[SOLVED] "Type here" command line prompt

In an old (2016) trial run of Quest, I seem to have managed to stick a greater-than sign (">") there instead. I don't know how. I don't know where. The regular command bar with borders is chosen, no "use cursor instead" box ticked. I've looked to see if it's merely hidden by clever use of colours, but no: it goes away when typing, suggesting it's a complete replacement. I can't even find where in the code editor "type here..." is defined!

Was it part of old standard to be able to pick the filled in text? Can we no longer do this?


It's not in the GUI. It's the value of the template TypeHereLabel.

To change it, you could either override that template (which I think you can only do in full code view, but I could be wrong) by adding: <template name="TypeHereLabel">Your text here</template> after the line <include ref="English.aslx" />.

During the game, you can change it using the following command:

JS.setInterfaceString("TypeHereLabel", "Insert your new label here...")

This will be reset when loading a saved game, as it's only stored in the javascript front end.
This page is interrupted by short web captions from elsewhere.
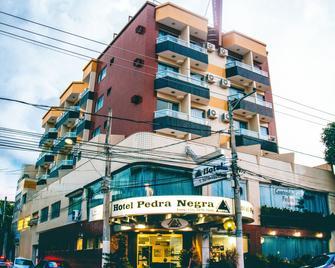 Hotel Pedra Negra - Говернадор Валадарес - Building
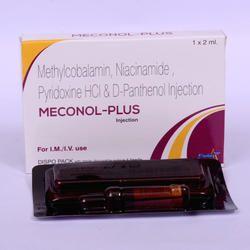 Methylcobalamine Niacinaminde D Pathenol Injection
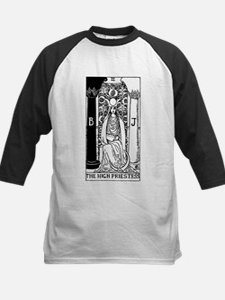 The High Priestess Rider-Waite Tarot Card Tee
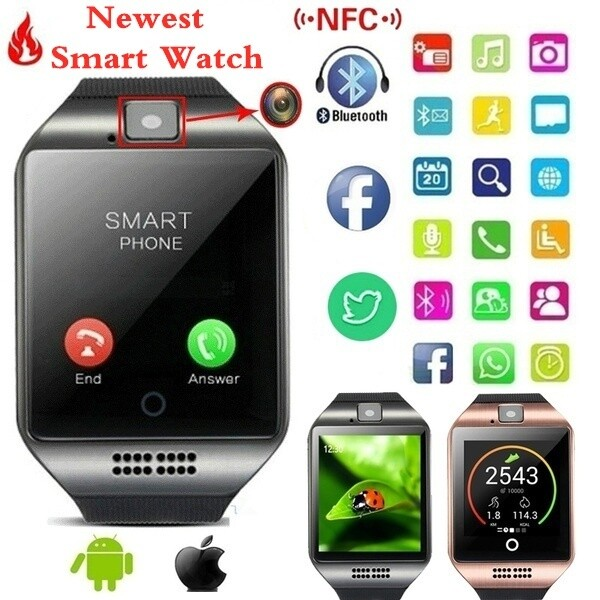 2021 HOT Product Q18S Smart Wrist Watch with Camera Facebook Sync Sms Smart Watch Compatible with iPHONE & Android, Smartphones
So if you want your changes to be there when a saved game is restored, you need to put it in the UI Initialisation script, which is run before starting a game and before resuming a saved game. (UI Initialisation script is on the game's "Advanced Scripts" tab, which must first be enabled using a tickbox on the "Features" tab)


Worked beautifully, thank you so much once again.


JS.setInterfaceString can be used in the same way to set the strings: "InventoryLabel", "CompassLabel", "PlacesObjectsLabel", "InButtonLabel", "OutButtonLabel", or "ContinueLabel".

(It also allows you to set "NothingSelectedLabel" and "EmptyListLabel", which I assume are holdovers from a previous version of Quest, because the strings are discarded without being displayed anywhere)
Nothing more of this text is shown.